Wigner-Weyl ordering in exponential

Question

If the particle number is $\hat{a}^\dagger\hat{a}\leftrightarrow|\alpha_w|^2-1/2 $, it can be mapped on the Wigner fields by assuming symmetric ordering:$|\alpha_w|^2\leftrightarrow\hat{a}^\dagger\hat{a}+\hat{a}\hat{a}^\dagger$.

My question is: is there a clear way to work with functions of this? I would be interested in how the parity operator

$$\hat{\Pi}=\exp(i\pi\hat{a}^\dagger\hat{a})$$

can be mapped on the $\alpha_w$ fields.

Of course, it would be possible to expand the exponential and perturbatively reorder the leading terms, but perhaps there is a better approach.

Answer 1

I will perorate on the R Kubo 1964 trick that generically Weyl-orders absolutely any operator systematically, albeit formally. I will rely on Ch 18 of our booklet, including the Exercise at its end, using gothic characters for operators, and mindful of the fundamental algebraic isomorphism with your oscillators, $[\hat a, \hat a ^\dagger ]=1 \leftrightarrow [i\mathfrak{p}/\hbar, ~\mathfrak{x}]=1 $. The correspondence is fleshed out in this WP page and this one.

The key point is that the c-number "Weyl symbol" kernel g(x,p) of any operator $\mathfrak {G}$, in indifferent/arbitrary ordering, is provided by the Wigner map, $$ g(x,p) =\frac{\hbar}{2\pi} \int d\tau d\sigma ~ e^{i(\tau p + \sigma x)} \operatorname{Tr~}\left ( e^{-i(\tau {\mathfrak p} + \sigma {\mathfrak x})} {\mathfrak G} \right ) \\ = \hbar \int dy~ e^{-iyp} \left \langle x +\frac{\hbar}{2}y \right | {\mathfrak G}({\mathfrak x},{\mathfrak p}) \left | x-\frac{\hbar}{2}y \right \rangle . $$ The Weyl symbol is then pluggable into the Weyl map formula (the inverse of the above!) which defines symmetrized Weyl order, $$ {\mathfrak G}({\mathfrak x},{\mathfrak p}) =\frac{1}{(2\pi)^2}\int d\tau d\sigma dx dp ~g(x,p) \exp \Bigl ( i\tau ({\mathfrak p}-p)+i\sigma ({\mathfrak x}-x) \Bigr ) , $$ so you are done—provided you can take all traces and perform all integrals involved.

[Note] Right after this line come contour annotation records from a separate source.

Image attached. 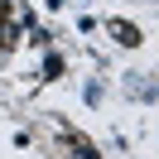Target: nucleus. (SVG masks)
<instances>
[{
	"label": "nucleus",
	"mask_w": 159,
	"mask_h": 159,
	"mask_svg": "<svg viewBox=\"0 0 159 159\" xmlns=\"http://www.w3.org/2000/svg\"><path fill=\"white\" fill-rule=\"evenodd\" d=\"M111 29H116V34H120V43H135V39H140V34H135V29H130V24H111Z\"/></svg>",
	"instance_id": "obj_1"
}]
</instances>
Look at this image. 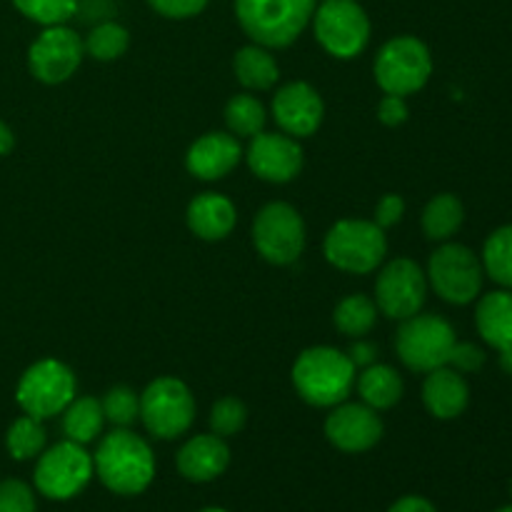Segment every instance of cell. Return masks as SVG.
<instances>
[{"instance_id":"1","label":"cell","mask_w":512,"mask_h":512,"mask_svg":"<svg viewBox=\"0 0 512 512\" xmlns=\"http://www.w3.org/2000/svg\"><path fill=\"white\" fill-rule=\"evenodd\" d=\"M95 475L115 495H140L155 478V455L140 435L128 428H115L100 440L93 458Z\"/></svg>"},{"instance_id":"2","label":"cell","mask_w":512,"mask_h":512,"mask_svg":"<svg viewBox=\"0 0 512 512\" xmlns=\"http://www.w3.org/2000/svg\"><path fill=\"white\" fill-rule=\"evenodd\" d=\"M293 385L308 405L335 408L353 393L355 365L343 350L328 348V345L308 348L295 360Z\"/></svg>"},{"instance_id":"3","label":"cell","mask_w":512,"mask_h":512,"mask_svg":"<svg viewBox=\"0 0 512 512\" xmlns=\"http://www.w3.org/2000/svg\"><path fill=\"white\" fill-rule=\"evenodd\" d=\"M318 0H235L243 33L263 48H288L313 20Z\"/></svg>"},{"instance_id":"4","label":"cell","mask_w":512,"mask_h":512,"mask_svg":"<svg viewBox=\"0 0 512 512\" xmlns=\"http://www.w3.org/2000/svg\"><path fill=\"white\" fill-rule=\"evenodd\" d=\"M75 390H78V383H75L73 370L60 360L45 358L20 375L15 400L30 418L50 420L73 403Z\"/></svg>"},{"instance_id":"5","label":"cell","mask_w":512,"mask_h":512,"mask_svg":"<svg viewBox=\"0 0 512 512\" xmlns=\"http://www.w3.org/2000/svg\"><path fill=\"white\" fill-rule=\"evenodd\" d=\"M323 253L345 273H373L385 260L388 238L373 220H338L325 235Z\"/></svg>"},{"instance_id":"6","label":"cell","mask_w":512,"mask_h":512,"mask_svg":"<svg viewBox=\"0 0 512 512\" xmlns=\"http://www.w3.org/2000/svg\"><path fill=\"white\" fill-rule=\"evenodd\" d=\"M458 343L455 328L440 315H413L400 320L395 335V350L405 368L415 373H430L435 368L448 365L453 345Z\"/></svg>"},{"instance_id":"7","label":"cell","mask_w":512,"mask_h":512,"mask_svg":"<svg viewBox=\"0 0 512 512\" xmlns=\"http://www.w3.org/2000/svg\"><path fill=\"white\" fill-rule=\"evenodd\" d=\"M93 475V455L85 450V445L63 440L38 455L33 483L43 498L70 500L88 488Z\"/></svg>"},{"instance_id":"8","label":"cell","mask_w":512,"mask_h":512,"mask_svg":"<svg viewBox=\"0 0 512 512\" xmlns=\"http://www.w3.org/2000/svg\"><path fill=\"white\" fill-rule=\"evenodd\" d=\"M433 75L430 48L415 35H398L378 50L375 80L388 95H413Z\"/></svg>"},{"instance_id":"9","label":"cell","mask_w":512,"mask_h":512,"mask_svg":"<svg viewBox=\"0 0 512 512\" xmlns=\"http://www.w3.org/2000/svg\"><path fill=\"white\" fill-rule=\"evenodd\" d=\"M310 23L318 43L333 58H358L370 43V18L358 0H323Z\"/></svg>"},{"instance_id":"10","label":"cell","mask_w":512,"mask_h":512,"mask_svg":"<svg viewBox=\"0 0 512 512\" xmlns=\"http://www.w3.org/2000/svg\"><path fill=\"white\" fill-rule=\"evenodd\" d=\"M428 285L450 305H468L483 293L485 270L478 255L460 243H443L428 263Z\"/></svg>"},{"instance_id":"11","label":"cell","mask_w":512,"mask_h":512,"mask_svg":"<svg viewBox=\"0 0 512 512\" xmlns=\"http://www.w3.org/2000/svg\"><path fill=\"white\" fill-rule=\"evenodd\" d=\"M140 420L158 440L188 433L195 420V398L178 378H158L140 393Z\"/></svg>"},{"instance_id":"12","label":"cell","mask_w":512,"mask_h":512,"mask_svg":"<svg viewBox=\"0 0 512 512\" xmlns=\"http://www.w3.org/2000/svg\"><path fill=\"white\" fill-rule=\"evenodd\" d=\"M255 250L273 265H290L303 255L305 223L288 203H268L253 223Z\"/></svg>"},{"instance_id":"13","label":"cell","mask_w":512,"mask_h":512,"mask_svg":"<svg viewBox=\"0 0 512 512\" xmlns=\"http://www.w3.org/2000/svg\"><path fill=\"white\" fill-rule=\"evenodd\" d=\"M85 58L80 35L68 25H48L30 43L28 68L35 80L45 85H60L75 75Z\"/></svg>"},{"instance_id":"14","label":"cell","mask_w":512,"mask_h":512,"mask_svg":"<svg viewBox=\"0 0 512 512\" xmlns=\"http://www.w3.org/2000/svg\"><path fill=\"white\" fill-rule=\"evenodd\" d=\"M425 295H428V275L415 260L395 258L380 270L375 283V305L385 318H413L423 310Z\"/></svg>"},{"instance_id":"15","label":"cell","mask_w":512,"mask_h":512,"mask_svg":"<svg viewBox=\"0 0 512 512\" xmlns=\"http://www.w3.org/2000/svg\"><path fill=\"white\" fill-rule=\"evenodd\" d=\"M325 438L343 453H365L383 438V420L365 403H340L325 420Z\"/></svg>"},{"instance_id":"16","label":"cell","mask_w":512,"mask_h":512,"mask_svg":"<svg viewBox=\"0 0 512 512\" xmlns=\"http://www.w3.org/2000/svg\"><path fill=\"white\" fill-rule=\"evenodd\" d=\"M250 170L268 183H290L303 170V148L285 133H258L245 153Z\"/></svg>"},{"instance_id":"17","label":"cell","mask_w":512,"mask_h":512,"mask_svg":"<svg viewBox=\"0 0 512 512\" xmlns=\"http://www.w3.org/2000/svg\"><path fill=\"white\" fill-rule=\"evenodd\" d=\"M275 123L280 125L290 138H310L320 128L325 115L323 98L313 85L295 80V83L283 85L273 98Z\"/></svg>"},{"instance_id":"18","label":"cell","mask_w":512,"mask_h":512,"mask_svg":"<svg viewBox=\"0 0 512 512\" xmlns=\"http://www.w3.org/2000/svg\"><path fill=\"white\" fill-rule=\"evenodd\" d=\"M240 158L243 148L233 133H205L188 148L185 168L200 180H220L235 170Z\"/></svg>"},{"instance_id":"19","label":"cell","mask_w":512,"mask_h":512,"mask_svg":"<svg viewBox=\"0 0 512 512\" xmlns=\"http://www.w3.org/2000/svg\"><path fill=\"white\" fill-rule=\"evenodd\" d=\"M230 448L218 435H195L178 450V473L190 483H213L228 470Z\"/></svg>"},{"instance_id":"20","label":"cell","mask_w":512,"mask_h":512,"mask_svg":"<svg viewBox=\"0 0 512 512\" xmlns=\"http://www.w3.org/2000/svg\"><path fill=\"white\" fill-rule=\"evenodd\" d=\"M425 375L428 378L423 383V403L428 413L438 420L460 418L470 405V385L463 373L443 365Z\"/></svg>"},{"instance_id":"21","label":"cell","mask_w":512,"mask_h":512,"mask_svg":"<svg viewBox=\"0 0 512 512\" xmlns=\"http://www.w3.org/2000/svg\"><path fill=\"white\" fill-rule=\"evenodd\" d=\"M475 328L498 353H512V290H493L478 300Z\"/></svg>"},{"instance_id":"22","label":"cell","mask_w":512,"mask_h":512,"mask_svg":"<svg viewBox=\"0 0 512 512\" xmlns=\"http://www.w3.org/2000/svg\"><path fill=\"white\" fill-rule=\"evenodd\" d=\"M185 218H188L190 233L213 243V240L228 238L230 230L235 228V220H238V210L225 195L203 193L190 200Z\"/></svg>"},{"instance_id":"23","label":"cell","mask_w":512,"mask_h":512,"mask_svg":"<svg viewBox=\"0 0 512 512\" xmlns=\"http://www.w3.org/2000/svg\"><path fill=\"white\" fill-rule=\"evenodd\" d=\"M403 390V378L390 365L373 363L363 368V373L358 375L360 398L373 410H388L398 405L400 398H403Z\"/></svg>"},{"instance_id":"24","label":"cell","mask_w":512,"mask_h":512,"mask_svg":"<svg viewBox=\"0 0 512 512\" xmlns=\"http://www.w3.org/2000/svg\"><path fill=\"white\" fill-rule=\"evenodd\" d=\"M465 223V208L458 195L440 193L425 205L423 210V233L435 243H448Z\"/></svg>"},{"instance_id":"25","label":"cell","mask_w":512,"mask_h":512,"mask_svg":"<svg viewBox=\"0 0 512 512\" xmlns=\"http://www.w3.org/2000/svg\"><path fill=\"white\" fill-rule=\"evenodd\" d=\"M233 68L240 85H245L250 90H268L280 78V68L273 55H270V50L255 43L245 45V48H240L235 53Z\"/></svg>"},{"instance_id":"26","label":"cell","mask_w":512,"mask_h":512,"mask_svg":"<svg viewBox=\"0 0 512 512\" xmlns=\"http://www.w3.org/2000/svg\"><path fill=\"white\" fill-rule=\"evenodd\" d=\"M60 415H63L65 440H73V443L78 445H88L103 433L105 415L100 400L75 398Z\"/></svg>"},{"instance_id":"27","label":"cell","mask_w":512,"mask_h":512,"mask_svg":"<svg viewBox=\"0 0 512 512\" xmlns=\"http://www.w3.org/2000/svg\"><path fill=\"white\" fill-rule=\"evenodd\" d=\"M480 263L490 280H495L500 288L512 290V223L488 235Z\"/></svg>"},{"instance_id":"28","label":"cell","mask_w":512,"mask_h":512,"mask_svg":"<svg viewBox=\"0 0 512 512\" xmlns=\"http://www.w3.org/2000/svg\"><path fill=\"white\" fill-rule=\"evenodd\" d=\"M378 320V305L375 300H370L368 295H348L338 303L333 313L335 328L340 330L348 338H363L365 333H370Z\"/></svg>"},{"instance_id":"29","label":"cell","mask_w":512,"mask_h":512,"mask_svg":"<svg viewBox=\"0 0 512 512\" xmlns=\"http://www.w3.org/2000/svg\"><path fill=\"white\" fill-rule=\"evenodd\" d=\"M45 435L43 420L30 418V415H23V418L13 420L5 433V448H8V455L18 463H25V460L38 458L45 450Z\"/></svg>"},{"instance_id":"30","label":"cell","mask_w":512,"mask_h":512,"mask_svg":"<svg viewBox=\"0 0 512 512\" xmlns=\"http://www.w3.org/2000/svg\"><path fill=\"white\" fill-rule=\"evenodd\" d=\"M83 45L85 55L100 60V63H110V60H118L128 53L130 33L123 25L115 23V20H103V23H98L90 30Z\"/></svg>"},{"instance_id":"31","label":"cell","mask_w":512,"mask_h":512,"mask_svg":"<svg viewBox=\"0 0 512 512\" xmlns=\"http://www.w3.org/2000/svg\"><path fill=\"white\" fill-rule=\"evenodd\" d=\"M265 120L268 115H265L263 103L248 93L235 95L225 105V123H228L230 133L238 138H253V135L263 133Z\"/></svg>"},{"instance_id":"32","label":"cell","mask_w":512,"mask_h":512,"mask_svg":"<svg viewBox=\"0 0 512 512\" xmlns=\"http://www.w3.org/2000/svg\"><path fill=\"white\" fill-rule=\"evenodd\" d=\"M15 10L33 23L65 25L80 10V0H13Z\"/></svg>"},{"instance_id":"33","label":"cell","mask_w":512,"mask_h":512,"mask_svg":"<svg viewBox=\"0 0 512 512\" xmlns=\"http://www.w3.org/2000/svg\"><path fill=\"white\" fill-rule=\"evenodd\" d=\"M100 405H103L105 423H113L115 428H130L140 418V395L128 385L110 388Z\"/></svg>"},{"instance_id":"34","label":"cell","mask_w":512,"mask_h":512,"mask_svg":"<svg viewBox=\"0 0 512 512\" xmlns=\"http://www.w3.org/2000/svg\"><path fill=\"white\" fill-rule=\"evenodd\" d=\"M245 423H248V408L243 405V400L233 398V395L220 398L210 410V430L218 438H233L245 428Z\"/></svg>"},{"instance_id":"35","label":"cell","mask_w":512,"mask_h":512,"mask_svg":"<svg viewBox=\"0 0 512 512\" xmlns=\"http://www.w3.org/2000/svg\"><path fill=\"white\" fill-rule=\"evenodd\" d=\"M0 512H38L35 493L23 480H3L0 483Z\"/></svg>"},{"instance_id":"36","label":"cell","mask_w":512,"mask_h":512,"mask_svg":"<svg viewBox=\"0 0 512 512\" xmlns=\"http://www.w3.org/2000/svg\"><path fill=\"white\" fill-rule=\"evenodd\" d=\"M210 0H148L150 8L170 20H188L203 13Z\"/></svg>"},{"instance_id":"37","label":"cell","mask_w":512,"mask_h":512,"mask_svg":"<svg viewBox=\"0 0 512 512\" xmlns=\"http://www.w3.org/2000/svg\"><path fill=\"white\" fill-rule=\"evenodd\" d=\"M448 365L458 373H478L485 365V350L475 343H455Z\"/></svg>"},{"instance_id":"38","label":"cell","mask_w":512,"mask_h":512,"mask_svg":"<svg viewBox=\"0 0 512 512\" xmlns=\"http://www.w3.org/2000/svg\"><path fill=\"white\" fill-rule=\"evenodd\" d=\"M403 215H405V200L400 198V195L388 193L378 200L373 223L378 225V228L388 230V228H393V225H398L400 220H403Z\"/></svg>"},{"instance_id":"39","label":"cell","mask_w":512,"mask_h":512,"mask_svg":"<svg viewBox=\"0 0 512 512\" xmlns=\"http://www.w3.org/2000/svg\"><path fill=\"white\" fill-rule=\"evenodd\" d=\"M378 118L380 123L388 125V128H398L408 120V103H405L403 95H388L380 100L378 105Z\"/></svg>"},{"instance_id":"40","label":"cell","mask_w":512,"mask_h":512,"mask_svg":"<svg viewBox=\"0 0 512 512\" xmlns=\"http://www.w3.org/2000/svg\"><path fill=\"white\" fill-rule=\"evenodd\" d=\"M375 355H378V348L373 343H365V340H355L353 348L348 350V358L353 360L355 368H368V365L375 363Z\"/></svg>"},{"instance_id":"41","label":"cell","mask_w":512,"mask_h":512,"mask_svg":"<svg viewBox=\"0 0 512 512\" xmlns=\"http://www.w3.org/2000/svg\"><path fill=\"white\" fill-rule=\"evenodd\" d=\"M388 512H438V508L420 495H405V498L395 500Z\"/></svg>"},{"instance_id":"42","label":"cell","mask_w":512,"mask_h":512,"mask_svg":"<svg viewBox=\"0 0 512 512\" xmlns=\"http://www.w3.org/2000/svg\"><path fill=\"white\" fill-rule=\"evenodd\" d=\"M15 148V133L10 130L8 123L0 120V155H8Z\"/></svg>"},{"instance_id":"43","label":"cell","mask_w":512,"mask_h":512,"mask_svg":"<svg viewBox=\"0 0 512 512\" xmlns=\"http://www.w3.org/2000/svg\"><path fill=\"white\" fill-rule=\"evenodd\" d=\"M500 365L508 375H512V353H500Z\"/></svg>"},{"instance_id":"44","label":"cell","mask_w":512,"mask_h":512,"mask_svg":"<svg viewBox=\"0 0 512 512\" xmlns=\"http://www.w3.org/2000/svg\"><path fill=\"white\" fill-rule=\"evenodd\" d=\"M200 512H228V510H223V508H205V510H200Z\"/></svg>"},{"instance_id":"45","label":"cell","mask_w":512,"mask_h":512,"mask_svg":"<svg viewBox=\"0 0 512 512\" xmlns=\"http://www.w3.org/2000/svg\"><path fill=\"white\" fill-rule=\"evenodd\" d=\"M495 512H512V505H505V508H500V510H495Z\"/></svg>"},{"instance_id":"46","label":"cell","mask_w":512,"mask_h":512,"mask_svg":"<svg viewBox=\"0 0 512 512\" xmlns=\"http://www.w3.org/2000/svg\"><path fill=\"white\" fill-rule=\"evenodd\" d=\"M510 495H512V480H510Z\"/></svg>"}]
</instances>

In practice, I doubt anyone uses it extensively, but it is an "in-principle Weyl-symmetrizer" undergirded by the force of theorem.

• As a lark, and cavalierly with over-all normalizations, let us evaluate the Weyl-ordering of $\bbox[yellow]{\exp (-\pi \mathfrak {xp}/\hbar)}= -i \exp \left ( \frac{-\pi}{2\hbar}(\mathfrak {xp} +\mathfrak {px}) \right )$, by utilizing its Weyl symbol, $$ g(x,p)\propto \int dy~ e^{-iyp} \left \langle x +\frac{\hbar}{2}y \right |\exp (-\pi \mathfrak {xp}/\hbar) \left | x-\frac{\hbar}{2}y \right \rangle \propto \bbox[yellow]{\delta(x) \delta(p)} . $$ (Recall that $\mathfrak{p}|z\rangle= i\hbar \partial_z |z\rangle$, trivial to prove; so the pseudo-dilatation operator merely flips the sign of the space argument of the ket, $\exp (-i\pi z\partial_z)|z\rangle=|-z\rangle$; and thus nets $\delta(x)$ in the dot product.)

Plug this into the Weyl map formula, to net the manifestly Weyl-ordered expression, $$ \bbox[yellow]{\int d\tau d\sigma \exp \Bigl ( i\tau {\mathfrak p}+i\sigma {\mathfrak x}\Bigr )} , $$ in fact, the integral of the generating function of all Weyl-ordered polynomials.